▸ SELECTED EXCERPT
I3 Cable & Harness LLC v. United States
132 Fed. Cl. 495
| Fed. Cl. | 2017Background
- DISA/DITCO solicited firm-fixed-price IDIQ Installation Kits (IKs) for the JBC‑P program via an LPTA evaluation; Attachment J‑3 price template required unit prices by quantity bands; the government would use undisclosed "Government‑possessed quantities" to compute total evaluated price (TEP).
- Five proposals were received; initial evaluation used 150 units per line-item which produced Ace as lowest-priced and apparent awardee; GAO protest prompted corrective action to re‑evaluate quantities and prices.
- During corrective action, the agency reclassified IKs/Spares into Items Purchased Often/Moderately/Rarely based on historical purchases and needs (per contemporaneous MFR) and recomputed TEPs, resulting in Tabet lowest, Ace second, i3 fourth; Tabet’s technical submission was unacceptable, Ace was technically acceptable, and Ace received award.
- i3 protested at GAO (dismissed as academic after corrective action) and then in the Court of Federal Claims, raising claims about (1) price evaluation/estimated quantities, (2) Ace’s technical acceptability (subcontracting/placement of work), (3) an OCI from Ace’s subcontractor Unicor, and (4) a late assertion of a "directed award"/bad‑faith bias.
- The court reviewed the agency record under the APA/arbitrary‑and‑capricious standard and denied i3’s motion, granting judgment to the government and Ace; key holdings: i3 waived challenges to undisclosed evaluation quantities; the corrective action’s re‑quantification was reasonable; i3 failed to prove technical deficiency, OCI, or agency bad faith.

▸ SUPPLIED INFORMATION
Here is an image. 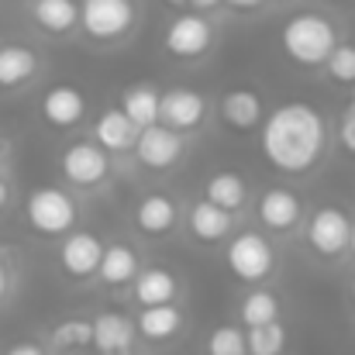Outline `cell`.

▸ CHALLENGE
Translate the following sentence from the case summary into Spanish: "Five proposals were received; initial evaluation used 150 units per line-item which produced Ace as lowest-priced and apparent awardee; GAO protest prompted corrective action to re‑evaluate quantities and prices." The material is irrelevant to the task and should be left aside.

▸ SOLUTION TO THIS PROBLEM
Se recibieron cinco propuestas; la evaluación inicial utilizó 150 unidades por partida, lo que situó a Ace como el oferente de precio más bajo y adjudicatario aparente; una protesta ante la GAO dio lugar a medidas correctivas para reevaluar las cantidades y los precios.